The long campaign to raise standards in the nation’s public schools, for decades the cornerstone of efforts to improve the educational opportunities and outcomes of traditionally underserved students, is out of fashion in school reform circles. Without standards sufficient to ready students for college and careers, many students, the history of public education makes clear, simply won’t get the demanding education they need to navigate an increasingly complex world successfully. Rather than abandoning standards, we and other leaders of the standards movement need to acknowledge and address a critical shortcoming of the movement—that we failed to prioritize the hard work of translating standards into rigorous curriculum materials, instructional strategies and teacher training.
To that end, we propose a fundamental shift in state accountability systems, in which states primarily hold districts accountable for the coherence of their instructional program and its continuous improvement, while continuing to publicly report disaggregated achievement and attainment results and attach modest consequences to them, consistent with the federal Every Student Succeeds Act. These are some of the key moves that states and districts should consider:
- States should adopt policies requiring every district to demonstrate that its curriculum, instructional materials, professional learning, and local assessments are aligned with each other and with state standards.

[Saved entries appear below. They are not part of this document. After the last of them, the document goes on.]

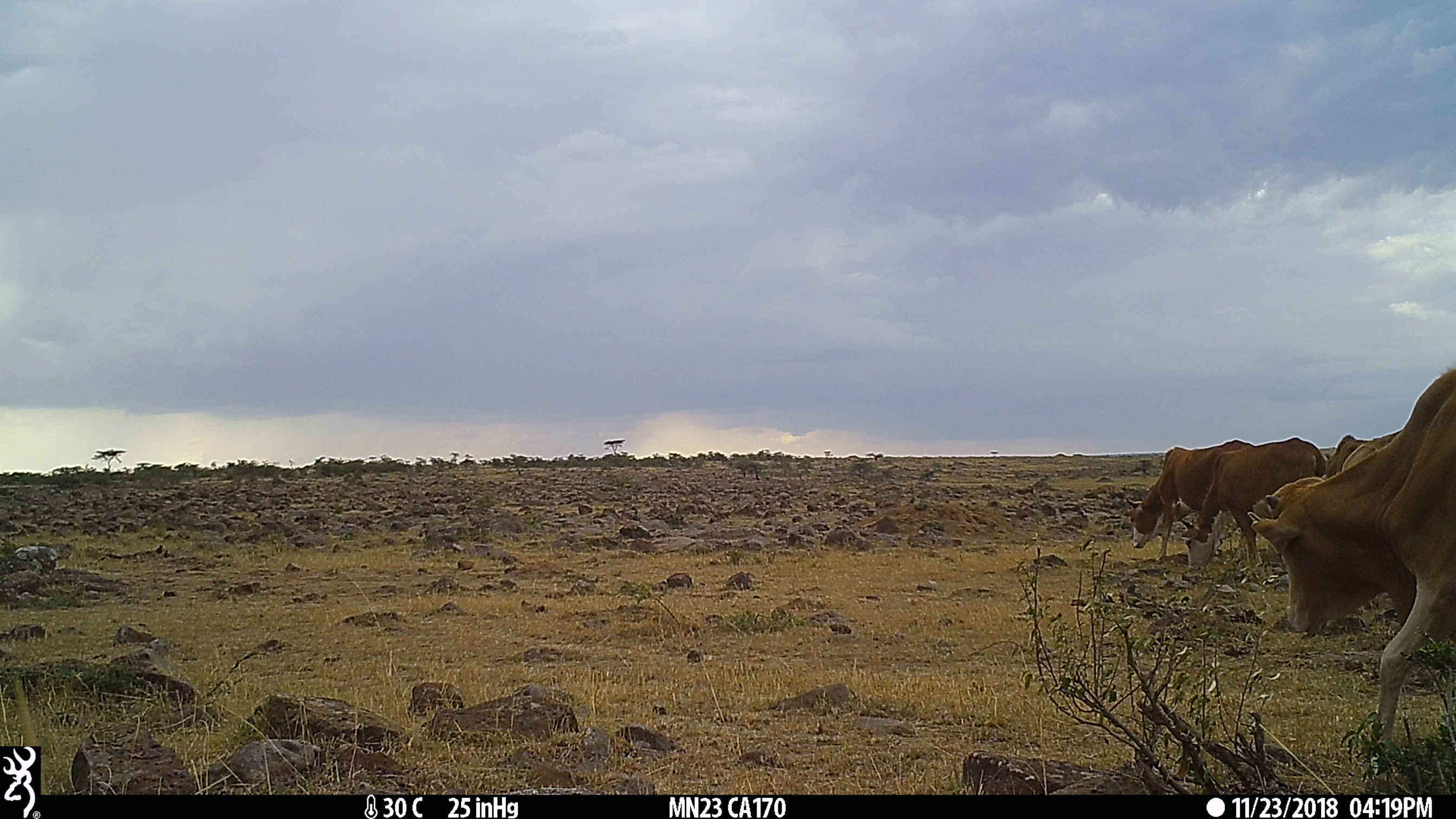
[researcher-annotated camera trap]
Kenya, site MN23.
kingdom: Animalia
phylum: Chordata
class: Mammalia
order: Artiodactyla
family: Bovidae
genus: Bos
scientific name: Bos taurus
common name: cattle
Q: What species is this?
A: Cattle (Bos taurus).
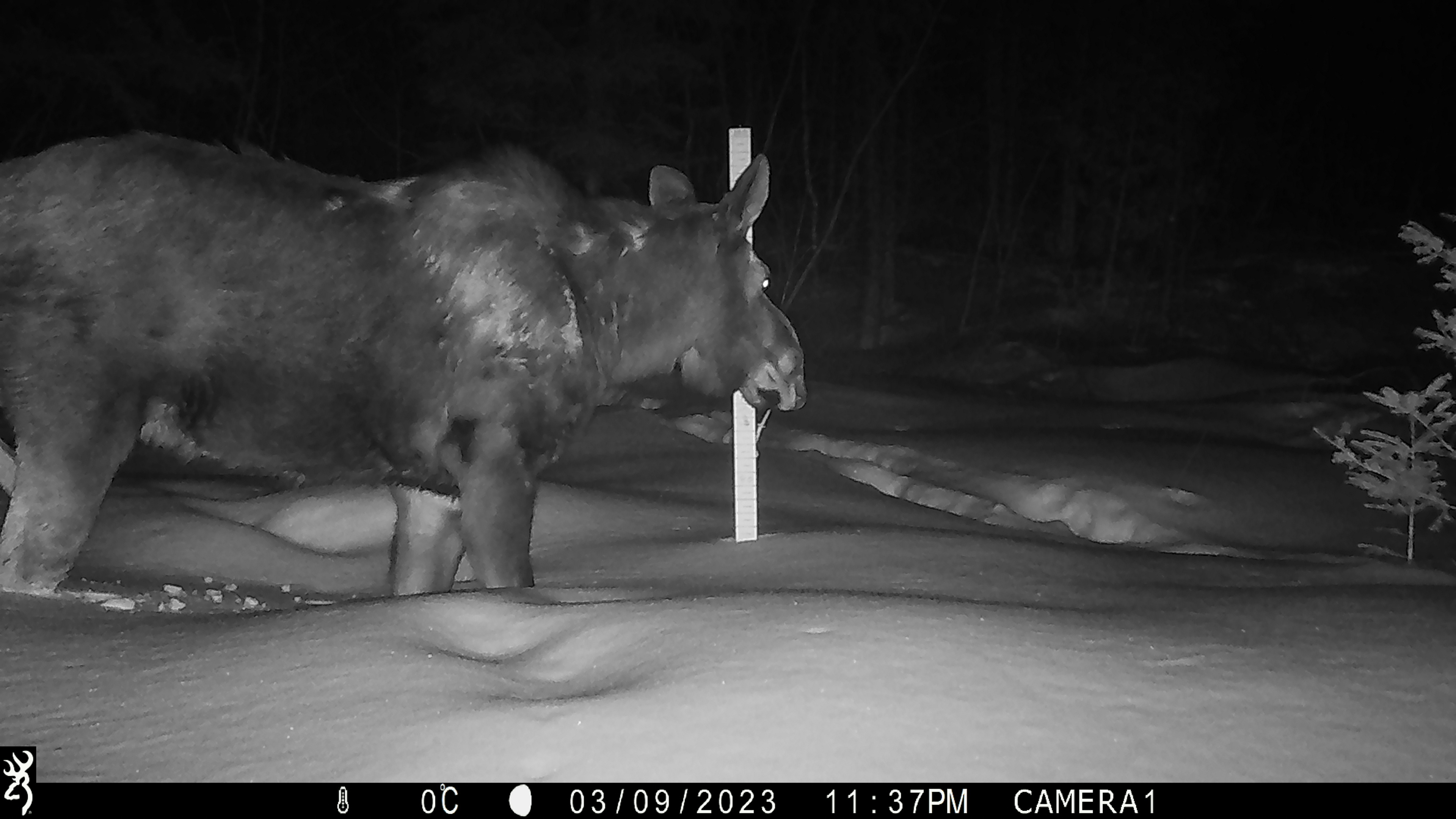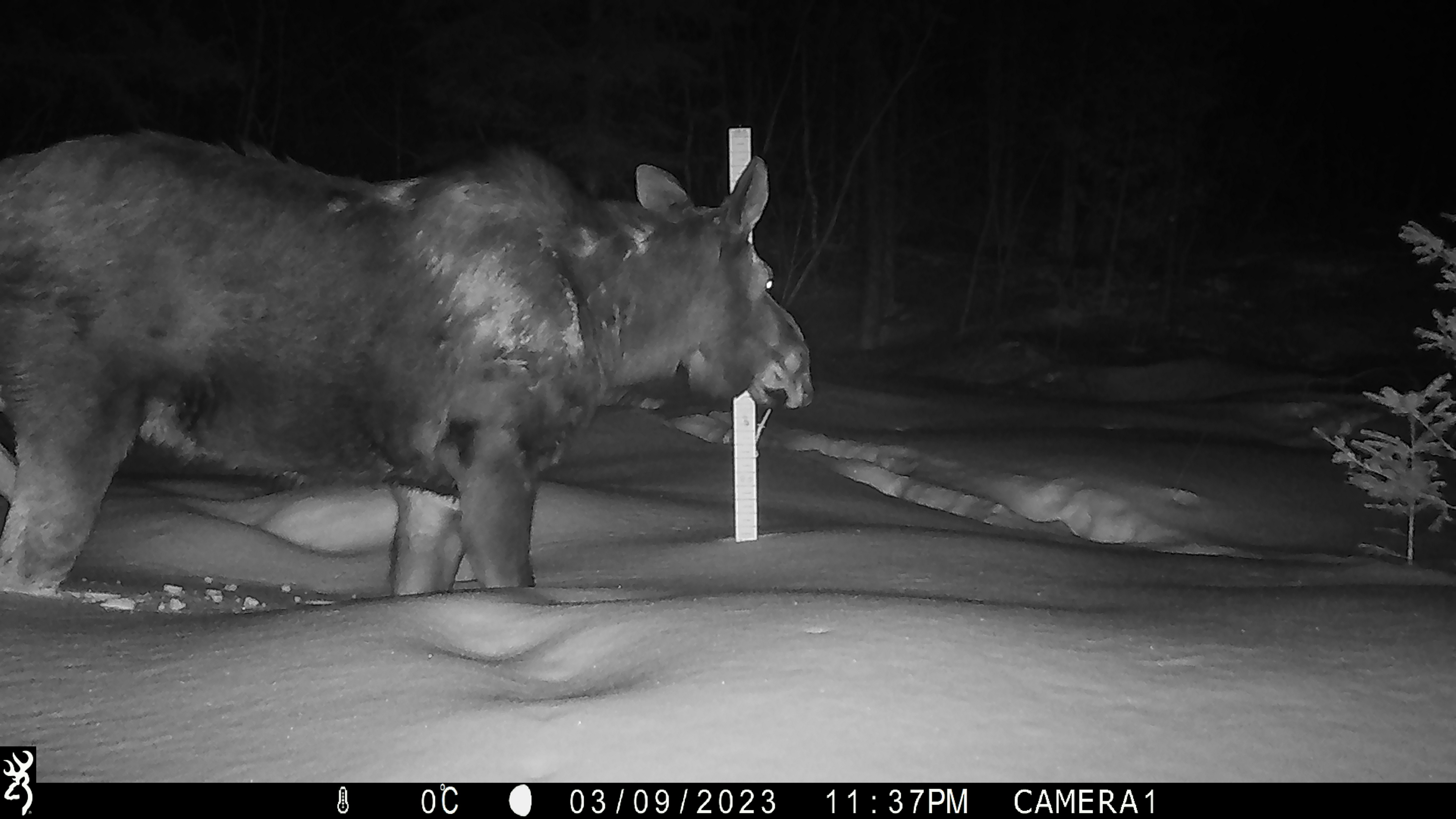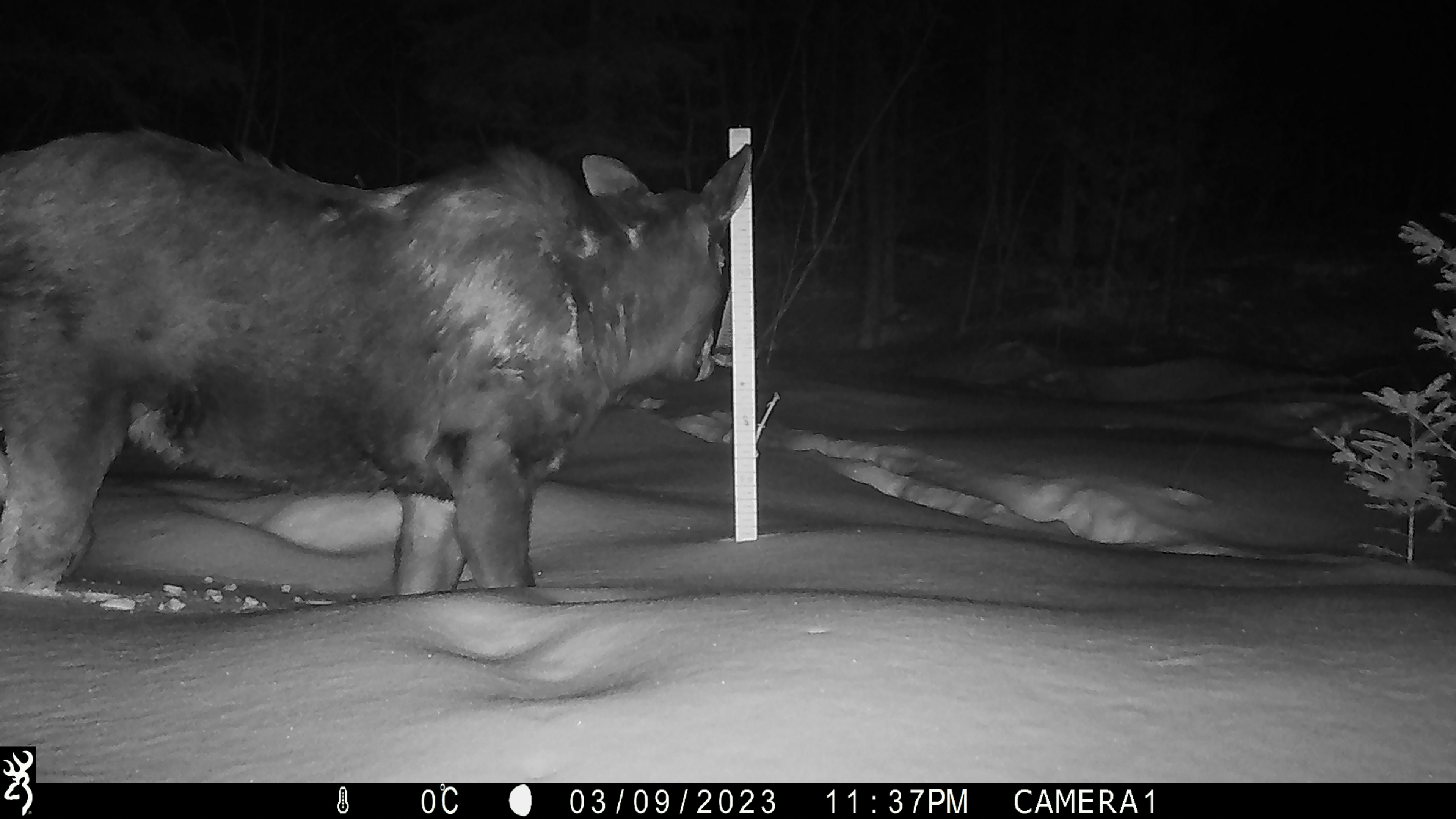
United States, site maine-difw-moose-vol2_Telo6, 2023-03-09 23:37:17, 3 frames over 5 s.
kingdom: Animalia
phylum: Chordata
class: Mammalia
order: Artiodactyla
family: Cervidae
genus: Alces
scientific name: Alces alces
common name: moose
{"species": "moose (Alces alces)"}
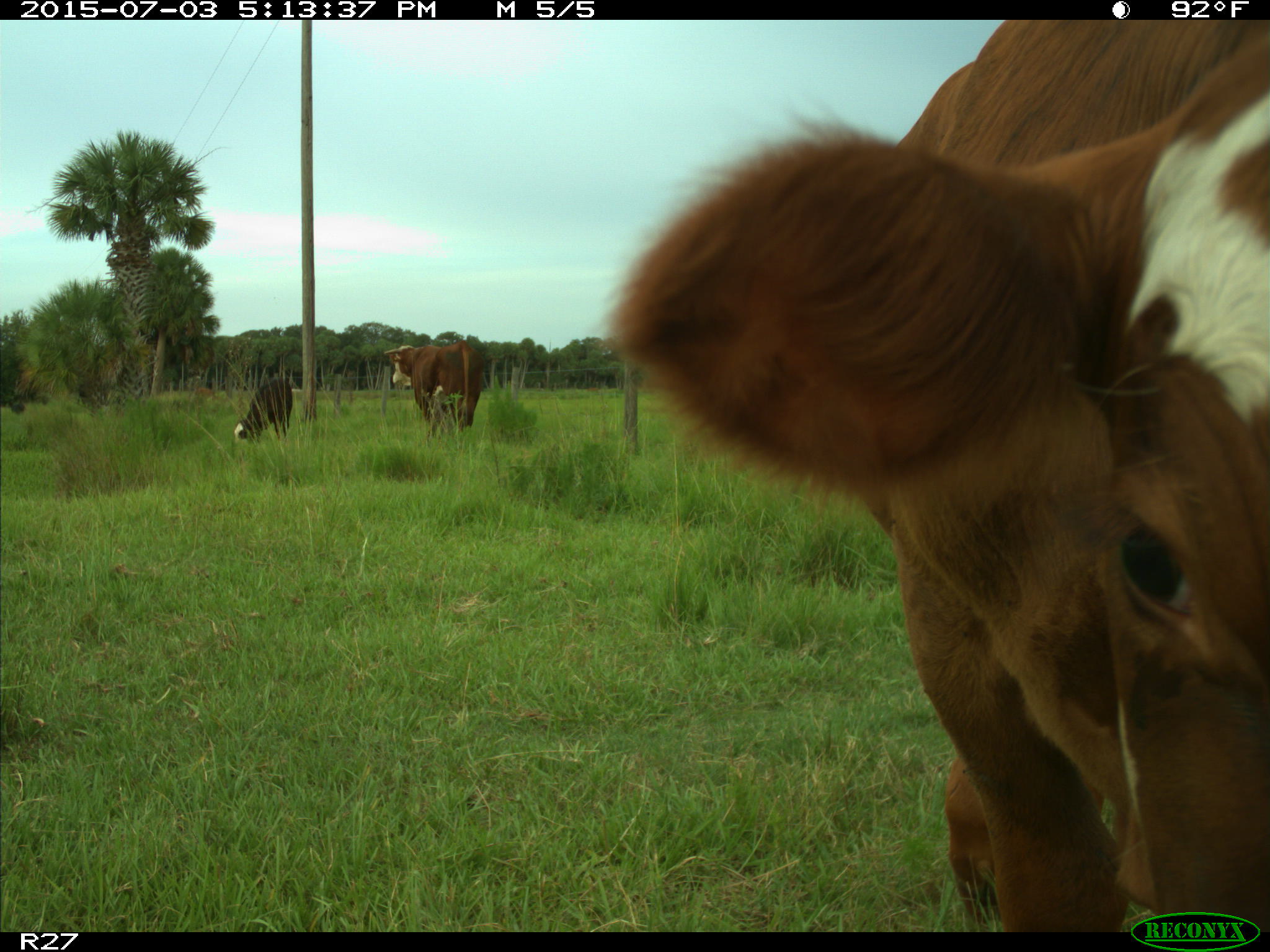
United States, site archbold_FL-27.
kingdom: Animalia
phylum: Chordata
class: Mammalia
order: Artiodactyla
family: Bovidae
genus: Bos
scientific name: Bos taurus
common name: domestic cow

- School districts should be responsible for conducting or commissioning a “coherence” analysis, with guidance provided by the state.
- States and districts should work collaboratively, with outside expertise, to develop the instruments and metrics that can determine the coherence of local instructional programs.
- States should build local capacity through “coherence institutes” that bring together district instructional teams to develop and implement comprehensive, coherent instructional-improvement plans.
- States should begin a conversation about the accountability consequences for districts that ultimately lack a coherent approach.
After working at school reform for years, we are more convinced than ever that rigorous state standards are needed to achieve the nation’s ambitious aims for public education. But the arc of the standards movement has demonstrated that standards alone aren’t sufficient to overcome many local educators’ lack of capacity and commitment to teach much larger percentages of students to high standards. Instead, standards should be the foundation of instructional systems that combine a shared vision of sound instruction with high quality, tightly intertwined curricula, professional learning, assessments, and accountability systems.